_Task brief_: Present the records that follow as a numbered list, omitting any blank lines.

[Data listing]
= = = =

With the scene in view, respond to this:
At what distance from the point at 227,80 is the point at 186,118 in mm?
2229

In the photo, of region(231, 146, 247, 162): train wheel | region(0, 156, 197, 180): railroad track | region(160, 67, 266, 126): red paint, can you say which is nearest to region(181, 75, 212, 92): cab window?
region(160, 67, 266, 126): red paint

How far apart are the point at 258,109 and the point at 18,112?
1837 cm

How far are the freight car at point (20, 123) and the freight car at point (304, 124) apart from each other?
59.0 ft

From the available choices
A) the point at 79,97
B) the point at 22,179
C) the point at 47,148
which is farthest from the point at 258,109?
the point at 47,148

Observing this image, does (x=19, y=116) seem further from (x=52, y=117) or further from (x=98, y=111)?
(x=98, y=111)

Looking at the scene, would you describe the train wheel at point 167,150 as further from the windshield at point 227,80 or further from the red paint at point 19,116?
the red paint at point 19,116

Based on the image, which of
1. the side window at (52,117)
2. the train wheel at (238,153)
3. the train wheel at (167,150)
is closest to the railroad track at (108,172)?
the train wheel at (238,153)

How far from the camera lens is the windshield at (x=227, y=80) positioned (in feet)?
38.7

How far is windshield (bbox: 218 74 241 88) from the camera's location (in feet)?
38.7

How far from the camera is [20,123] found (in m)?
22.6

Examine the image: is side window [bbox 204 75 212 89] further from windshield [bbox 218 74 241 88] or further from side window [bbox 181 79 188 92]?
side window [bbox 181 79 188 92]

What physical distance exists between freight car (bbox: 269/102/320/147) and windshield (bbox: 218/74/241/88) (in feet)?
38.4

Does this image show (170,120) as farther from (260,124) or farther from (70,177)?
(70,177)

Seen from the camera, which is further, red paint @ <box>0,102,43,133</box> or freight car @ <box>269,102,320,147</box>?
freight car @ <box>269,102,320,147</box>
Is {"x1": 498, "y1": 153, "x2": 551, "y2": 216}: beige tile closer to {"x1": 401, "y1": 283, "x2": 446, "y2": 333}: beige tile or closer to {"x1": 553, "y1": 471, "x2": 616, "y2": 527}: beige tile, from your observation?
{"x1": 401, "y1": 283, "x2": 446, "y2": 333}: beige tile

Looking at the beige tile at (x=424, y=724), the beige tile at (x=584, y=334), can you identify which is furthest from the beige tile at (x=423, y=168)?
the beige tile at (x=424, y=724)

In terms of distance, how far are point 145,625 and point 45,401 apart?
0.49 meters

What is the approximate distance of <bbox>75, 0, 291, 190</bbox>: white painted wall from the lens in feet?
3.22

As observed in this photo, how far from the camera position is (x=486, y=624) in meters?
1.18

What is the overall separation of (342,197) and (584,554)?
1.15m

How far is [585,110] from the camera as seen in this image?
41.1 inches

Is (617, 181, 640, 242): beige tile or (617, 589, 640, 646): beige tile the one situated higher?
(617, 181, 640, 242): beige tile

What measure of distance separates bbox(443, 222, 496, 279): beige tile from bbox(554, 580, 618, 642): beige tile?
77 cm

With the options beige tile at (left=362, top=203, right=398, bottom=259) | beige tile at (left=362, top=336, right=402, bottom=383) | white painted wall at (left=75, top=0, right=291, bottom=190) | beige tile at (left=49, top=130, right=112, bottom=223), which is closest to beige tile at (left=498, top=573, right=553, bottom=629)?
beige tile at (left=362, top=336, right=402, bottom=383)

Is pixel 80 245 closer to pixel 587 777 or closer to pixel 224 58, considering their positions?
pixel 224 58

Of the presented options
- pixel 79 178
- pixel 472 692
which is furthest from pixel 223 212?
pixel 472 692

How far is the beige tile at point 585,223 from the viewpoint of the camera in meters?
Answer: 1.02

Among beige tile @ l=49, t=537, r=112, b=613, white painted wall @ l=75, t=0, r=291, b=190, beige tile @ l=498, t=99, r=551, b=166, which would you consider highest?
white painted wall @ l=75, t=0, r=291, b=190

= = = =

_Correct result_:
1. With the scene in view, respond to this:
2. At what distance from the point at 227,80 is the point at 186,118 in mm?
3. 2229
4. In the photo, of region(231, 146, 247, 162): train wheel | region(0, 156, 197, 180): railroad track | region(160, 67, 266, 126): red paint, can you say which is nearest to region(181, 75, 212, 92): cab window?
5. region(160, 67, 266, 126): red paint
6. How far apart are the point at 258,109 and the point at 18,112?
7. 1837 cm
8. How far are the freight car at point (20, 123) and the freight car at point (304, 124) apart from each other?
9. 59.0 ft
10. From the available choices
11. A) the point at 79,97
12. B) the point at 22,179
13. C) the point at 47,148
14. which is farthest from the point at 258,109?
15. the point at 47,148
16. Observing this image, does (x=19, y=116) seem further from (x=52, y=117) or further from (x=98, y=111)?
17. (x=98, y=111)
18. Looking at the scene, would you describe the train wheel at point 167,150 as further from the windshield at point 227,80 or further from the red paint at point 19,116?
19. the red paint at point 19,116
20. Based on the image, which of
21. 1. the side window at (52,117)
22. 2. the train wheel at (238,153)
23. 3. the train wheel at (167,150)
24. is closest to the railroad track at (108,172)?
25. the train wheel at (238,153)
26. How far from the camera lens is the windshield at (x=227, y=80) positioned (in feet)?
27. 38.7
28. How far is windshield (bbox: 218 74 241 88) from the camera's location (in feet)?
29. 38.7
30. How far from the camera is [20,123] found (in m)?
31. 22.6
32. Examine the image: is side window [bbox 204 75 212 89] further from windshield [bbox 218 74 241 88] or further from side window [bbox 181 79 188 92]?
33. side window [bbox 181 79 188 92]
34. What physical distance exists between freight car (bbox: 269/102/320/147) and windshield (bbox: 218/74/241/88) (in feet)?
35. 38.4
36. Does this image show (170,120) as farther from (260,124) or farther from (70,177)?
37. (70,177)
38. Seen from the camera, which is further, red paint @ <box>0,102,43,133</box> or freight car @ <box>269,102,320,147</box>?
39. freight car @ <box>269,102,320,147</box>
40. Is {"x1": 498, "y1": 153, "x2": 551, "y2": 216}: beige tile closer to {"x1": 401, "y1": 283, "x2": 446, "y2": 333}: beige tile or closer to {"x1": 553, "y1": 471, "x2": 616, "y2": 527}: beige tile, from your observation?
41. {"x1": 401, "y1": 283, "x2": 446, "y2": 333}: beige tile
42. Looking at the beige tile at (x=424, y=724), the beige tile at (x=584, y=334), can you identify which is furthest from the beige tile at (x=423, y=168)?
43. the beige tile at (x=424, y=724)
44. In terms of distance, how far are point 145,625 and point 45,401 apart?
45. 0.49 meters
46. What is the approximate distance of <bbox>75, 0, 291, 190</bbox>: white painted wall from the lens in feet?
47. 3.22
48. As observed in this photo, how far from the camera position is (x=486, y=624) in meters?
49. 1.18
50. What is the overall separation of (342,197) and (584,554)?
51. 1.15m
52. How far is [585,110] from the camera as seen in this image?
53. 41.1 inches
54. Is (617, 181, 640, 242): beige tile or (617, 589, 640, 646): beige tile the one situated higher?
55. (617, 181, 640, 242): beige tile
56. What measure of distance separates bbox(443, 222, 496, 279): beige tile from bbox(554, 580, 618, 642): beige tile?
57. 77 cm
58. With the options beige tile at (left=362, top=203, right=398, bottom=259) | beige tile at (left=362, top=336, right=402, bottom=383) | white painted wall at (left=75, top=0, right=291, bottom=190) | beige tile at (left=49, top=130, right=112, bottom=223), which is closest to beige tile at (left=498, top=573, right=553, bottom=629)?
59. beige tile at (left=362, top=336, right=402, bottom=383)
60. Is pixel 80 245 closer to pixel 587 777 or closer to pixel 224 58, considering their positions?
61. pixel 224 58
62. Of the presented options
63. - pixel 79 178
64. - pixel 472 692
65. which is furthest from pixel 223 212?
66. pixel 472 692
67. How far is the beige tile at point 585,223 from the viewpoint of the camera in meters?
68. Answer: 1.02
69. Among beige tile @ l=49, t=537, r=112, b=613, white painted wall @ l=75, t=0, r=291, b=190, beige tile @ l=498, t=99, r=551, b=166, which would you consider highest?
70. white painted wall @ l=75, t=0, r=291, b=190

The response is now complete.